▸ **Given request A**
List each line of the records that contains the string "flowering", treating uppercase and lowercase as different.
━━ Selected passage ━━
This audio was suppressed from trial without the direction from the learned judge the audio undermines the prosecution case and is now new evidence.
(a) R v Smith and Doe, new evidence on the DVD not heard by the jury, the witness evidence was suppressed.
[D] Breaches of PACE in relation to identification procedures by PC 1486 Malcolm Roberts and PC 1540 Ian Smith as outlined R v Quinn and the lack of direction as to the identity of the accused by the judge not giving sufficient direction to the jury as to the lack of evidence or direction to jury R v Turnbull (1976).
On the grounds for appeal of mistaken identity, even where the appellant has admitted being present at the scene of the offence, there will still be occasions where a judge should give such a direction, as required by the guidelines (R v Thornton 1995) no such direction was given.
[E] The judge directed the jury to give the late unsigned defence admissions as much credit as if the evidence had been given on oath page 21 row E of summing up, the defence admissions were typed up by the prosecution and the defendant had not seen or signed the admissions that were typed up and subsequently handed to the defence counsel and judge also jury the appellant was unaware of the prosecution relying on the photographs or that they were presented into proceedings correctly or if the 3 books of photographs was unused material. Any photographs provided outside the committal bundle or without a written notice of additional evidence should not be included in the evidence. Only 3 books were presented during final examination of the appellant one handed to the judge one to share between the 12 jury and one to the prosecutor during cross examination the prosecution had to juggle between the court sharing the only three available books of photographs because it was not planned for the prosecution to submit them and was a procedural irregularity.
[F] His honour judge Phillip Hughes summed up stating at page 9 row E “Had the witness or either of them ever seen the man identified before, well there’s no evidence that they had”.
In fact both officers had seen the defendant prior to describing him as heavyset at the point of decamp in Flint, they stated in their statements and in evidence that they saw the driver in Cheltenham road on a bend in Rhyl but omitted in evidence they hadn’t gave any description at that point PC 1486 Malcolm Roberts and PC 1540 Ian Smith only described the defendant as heavyset at the point of the decamp, so the judge erred in the direction if either of them ever seen the man identified before in evidence the appellant was identified in Flint and as stated was seen before that identification in Rhyl by the same officers his Honour judge Phillip Hughes erred, the first sighting is covered in summing up at page 15 row A.
(a) The quality of the identification sometimes depends upon previous sightings. In R v Slater (1995) CLR 944 it was said that where this applies the Jury must examine each of the relevant previous sightings with care and that they should be so directed in accordance with Turnbull.
The time lapse of some 25 minutes since the officers say they first saw the appellant driving in Rhyl to the moment of decamp was not clear as the learned judge erred by stating the witnesses hadn’t seen the appellant prior to describing him at Flint but they had a sighting in Rhyl in their own statements and in evidence but were unable to document a description of the driver until decamp.
No particular reason was given as to how the witnesses remembered the appellant other than he was heavyset a description given from within their van when they had no view from the angle they were at in Flint see annex (F photographs).
The errors in the description were not mentioned to the jury the helicopter observer chose a 10 year old boy wearing white as the driver but the two officers could only describe the driver as a heavyset male at the point of decamp these errors are new evidence to the degree of the confusion with the identification of the driver.
━━━
▸ **Given request B**
Answer these questions about the appeal grounds:
(i) Whom did the helicopter observer choose as the driver?
(ii) How many books of photographs were presented during the final examination of the appellant?
(iii) About how much time is said to have passed between the officers first seeing the appellant driving in Rhyl and the moment of decamp?
━━ Data for the task ━━
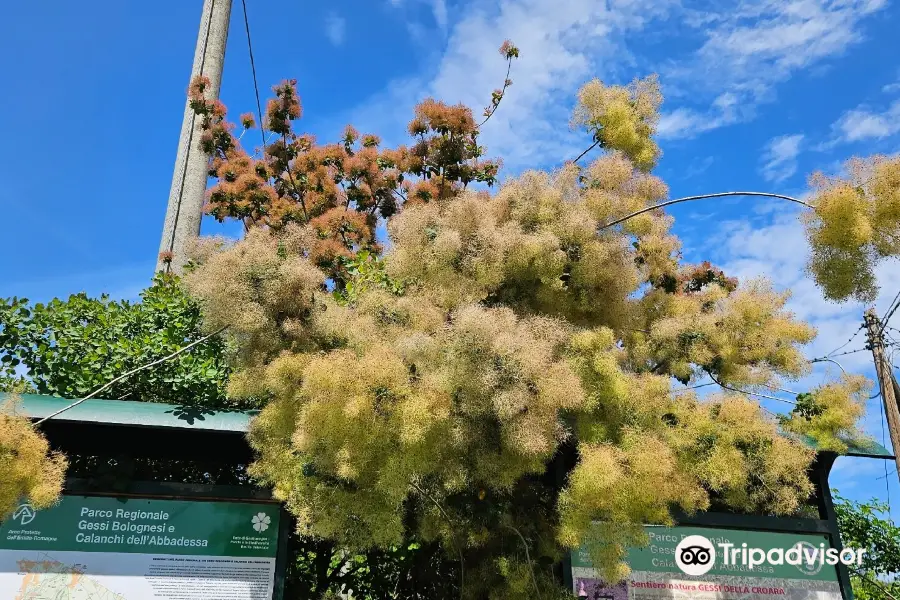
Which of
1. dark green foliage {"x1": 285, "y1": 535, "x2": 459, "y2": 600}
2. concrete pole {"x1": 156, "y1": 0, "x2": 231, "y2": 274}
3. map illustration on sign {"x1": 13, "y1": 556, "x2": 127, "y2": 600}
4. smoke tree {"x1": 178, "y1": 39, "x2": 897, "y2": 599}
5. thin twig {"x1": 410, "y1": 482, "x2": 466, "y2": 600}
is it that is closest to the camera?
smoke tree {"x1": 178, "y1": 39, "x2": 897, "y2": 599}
━━━
━━ Data for the task ━━
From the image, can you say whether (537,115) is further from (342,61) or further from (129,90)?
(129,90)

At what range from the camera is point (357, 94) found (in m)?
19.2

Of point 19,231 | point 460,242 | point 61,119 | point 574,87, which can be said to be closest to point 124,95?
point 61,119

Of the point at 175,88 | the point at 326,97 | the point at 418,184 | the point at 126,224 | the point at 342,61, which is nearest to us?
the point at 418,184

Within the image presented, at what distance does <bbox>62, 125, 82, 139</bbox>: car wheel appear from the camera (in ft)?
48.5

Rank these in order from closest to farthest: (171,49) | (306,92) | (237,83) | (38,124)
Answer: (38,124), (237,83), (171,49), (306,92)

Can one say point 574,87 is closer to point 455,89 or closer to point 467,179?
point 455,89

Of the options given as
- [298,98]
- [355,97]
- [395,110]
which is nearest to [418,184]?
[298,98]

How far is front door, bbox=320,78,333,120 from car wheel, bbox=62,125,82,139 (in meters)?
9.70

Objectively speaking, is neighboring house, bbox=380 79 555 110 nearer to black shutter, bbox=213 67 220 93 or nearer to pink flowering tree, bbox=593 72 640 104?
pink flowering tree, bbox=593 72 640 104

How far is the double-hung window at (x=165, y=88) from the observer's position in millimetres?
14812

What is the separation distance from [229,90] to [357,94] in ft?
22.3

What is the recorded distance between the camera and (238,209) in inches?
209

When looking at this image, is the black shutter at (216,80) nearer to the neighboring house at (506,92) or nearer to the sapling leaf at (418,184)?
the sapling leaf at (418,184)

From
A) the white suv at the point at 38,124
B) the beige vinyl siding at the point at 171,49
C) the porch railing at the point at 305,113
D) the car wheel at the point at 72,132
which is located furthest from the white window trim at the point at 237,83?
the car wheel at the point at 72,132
━━━
▸ **Finished answer A**
Objectively speaking, is neighboring house, bbox=380 79 555 110 nearer to black shutter, bbox=213 67 220 93 or nearer to pink flowering tree, bbox=593 72 640 104?
pink flowering tree, bbox=593 72 640 104

▸ **Finished answer B**
(i) A 10 year old boy wearing white
(ii) Three
(iii) Some 25 minutes